Şarku’l Avsat’a konuşan askeri uzmanlar, bu söylemin arkasında ‘Hizbullah’ın muharebe yapısındaki derin boşlukların ortaya çıktığına’ inanıyor. Uzmanlar, ‘Hizbullah'ın lojistik avantajlarını kaybettiği ve stratejik derinliğinin zedelendiği, İsrail'in gözetleme kabiliyetlerinin ise eşi benzeri görülmemiş seviyelere ulaştığı’ konusunda hemfikir.
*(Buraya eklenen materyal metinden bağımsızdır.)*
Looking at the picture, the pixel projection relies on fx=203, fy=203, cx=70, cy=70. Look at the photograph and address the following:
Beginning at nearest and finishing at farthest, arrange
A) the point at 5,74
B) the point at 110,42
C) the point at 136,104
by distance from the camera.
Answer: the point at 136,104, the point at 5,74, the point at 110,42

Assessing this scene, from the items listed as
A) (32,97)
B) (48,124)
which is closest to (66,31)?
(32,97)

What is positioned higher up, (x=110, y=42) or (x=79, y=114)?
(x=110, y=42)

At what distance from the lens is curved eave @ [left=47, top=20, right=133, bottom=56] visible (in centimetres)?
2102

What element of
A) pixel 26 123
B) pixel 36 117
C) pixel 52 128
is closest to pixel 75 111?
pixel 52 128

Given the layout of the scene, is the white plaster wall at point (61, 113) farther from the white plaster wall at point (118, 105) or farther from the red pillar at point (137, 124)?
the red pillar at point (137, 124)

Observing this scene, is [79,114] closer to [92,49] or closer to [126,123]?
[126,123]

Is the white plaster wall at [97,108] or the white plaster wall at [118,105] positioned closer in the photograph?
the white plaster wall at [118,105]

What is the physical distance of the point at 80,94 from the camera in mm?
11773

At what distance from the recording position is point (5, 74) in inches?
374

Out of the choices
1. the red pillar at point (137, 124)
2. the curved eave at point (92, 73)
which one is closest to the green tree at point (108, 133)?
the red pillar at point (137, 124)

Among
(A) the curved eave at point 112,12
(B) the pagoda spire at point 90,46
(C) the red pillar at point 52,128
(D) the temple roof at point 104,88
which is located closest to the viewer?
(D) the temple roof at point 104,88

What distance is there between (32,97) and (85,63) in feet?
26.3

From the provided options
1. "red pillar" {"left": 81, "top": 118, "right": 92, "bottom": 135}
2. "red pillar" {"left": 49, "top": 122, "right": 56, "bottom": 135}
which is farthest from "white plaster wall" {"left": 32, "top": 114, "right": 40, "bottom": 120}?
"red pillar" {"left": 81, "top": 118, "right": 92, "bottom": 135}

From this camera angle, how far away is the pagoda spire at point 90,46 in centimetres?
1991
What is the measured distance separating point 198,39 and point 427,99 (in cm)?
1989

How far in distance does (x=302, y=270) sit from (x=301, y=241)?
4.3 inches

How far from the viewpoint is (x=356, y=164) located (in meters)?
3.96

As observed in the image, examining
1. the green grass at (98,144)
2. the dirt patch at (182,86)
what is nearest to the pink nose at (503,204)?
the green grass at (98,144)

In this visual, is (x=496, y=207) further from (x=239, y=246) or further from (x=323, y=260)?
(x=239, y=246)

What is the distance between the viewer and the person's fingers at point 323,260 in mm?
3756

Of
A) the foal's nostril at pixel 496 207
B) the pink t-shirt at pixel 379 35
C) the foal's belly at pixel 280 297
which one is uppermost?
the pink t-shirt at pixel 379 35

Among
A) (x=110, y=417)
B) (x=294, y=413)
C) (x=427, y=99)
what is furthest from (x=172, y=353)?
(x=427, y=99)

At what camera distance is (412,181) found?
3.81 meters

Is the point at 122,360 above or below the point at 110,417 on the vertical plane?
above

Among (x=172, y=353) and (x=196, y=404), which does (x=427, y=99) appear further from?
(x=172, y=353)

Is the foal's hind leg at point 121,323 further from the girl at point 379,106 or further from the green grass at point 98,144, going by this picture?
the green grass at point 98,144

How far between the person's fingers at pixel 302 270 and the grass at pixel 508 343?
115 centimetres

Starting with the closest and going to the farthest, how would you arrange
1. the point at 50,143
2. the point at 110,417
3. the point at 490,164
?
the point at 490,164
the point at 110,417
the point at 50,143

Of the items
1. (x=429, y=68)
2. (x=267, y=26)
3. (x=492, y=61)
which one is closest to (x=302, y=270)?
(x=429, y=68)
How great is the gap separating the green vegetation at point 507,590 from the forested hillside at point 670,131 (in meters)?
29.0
Saha gerilemesine rağmen Hizbullah, İsrail'in derinlerine ulaşabilecek orta ve uzun menzilli füzelere sahip olduğunu vurgulamaya devam ediyor. Ancak saha gelişmeleri ciddi şüpheler uyandırıyor: Bu cephanelik halen etkili mi? Hava kontrolünün sıkı olduğu bir ortamda kullanılabilir mi?

Açıkta bulunan ve etkisiz hale getirilebilen füzeler

Uzmanların değerlendirmesine göre, bu füzeler fiilen hizmet dışı kalmış durumda. Emekli Tuğgeneral Halil el-Halu, ‘Hizbullah’ın kışkırtıcı söyleminin operasyonel kapasitesindeki büyük gerilemeyi gösterdiğini’ düşünüyor. Şarku’l Avsat’a konuşan el-Halu, “Bu tür füzeler, zaman ayarlı ekipmanlar ve sabit veya yarı sabit platformlar gerektirir; bu da onları İsrail hava gözetleme sistemleri için kolay hedefler haline getirir” dedi.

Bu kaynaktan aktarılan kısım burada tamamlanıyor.